The control, prediction, and understanding of epidemiological processes require insight into how infectious pathogens transmit in a population. The chain of transmission can in principle be reconstructed with phylogenetic methods which analyze the evolutionary history using pathogen sequence data. The quality of the reconstruction, however, crucially depends on the underlying epidemiological model used in phylogenetic inference.
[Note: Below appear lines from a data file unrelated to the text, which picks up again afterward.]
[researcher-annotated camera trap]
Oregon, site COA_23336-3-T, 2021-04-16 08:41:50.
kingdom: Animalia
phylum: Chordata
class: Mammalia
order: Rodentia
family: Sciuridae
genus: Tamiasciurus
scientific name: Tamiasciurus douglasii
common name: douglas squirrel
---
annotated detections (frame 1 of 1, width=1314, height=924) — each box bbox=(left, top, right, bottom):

Until now, only simple epidemiological models have been used, which make limiting assumptions such as constant rate parameters, infinite total population size, or deterministically changing population size of infected individuals. Here, we present a novel phylogenetic method to infer parameters based on a classical stochastic epidemiological model. Specifically, we use the susceptible-infected-susceptible model, which accounts for density-dependent transmission rates and finite total population size, leading to a stochastically changing infected population size. We first validate our method by estimating epidemic parameters for simulated data and then apply it to transmission clusters from the Swiss HIV epidemic. Our estimates of the basic reproductive number R0 for the considered Swiss HIV transmission clusters are significantly higher than previous estimates, which were derived assuming infinite population size. This difference in key parameter estimates highlights the importance of careful model choice when doing phylogenetic inference. In summary, this article presents the first fully stochastic implementation of a classical epidemiological model for phylogenetic inference and thereby addresses a key aspect in ongoing efforts to merge phylogenetics and epidemiology.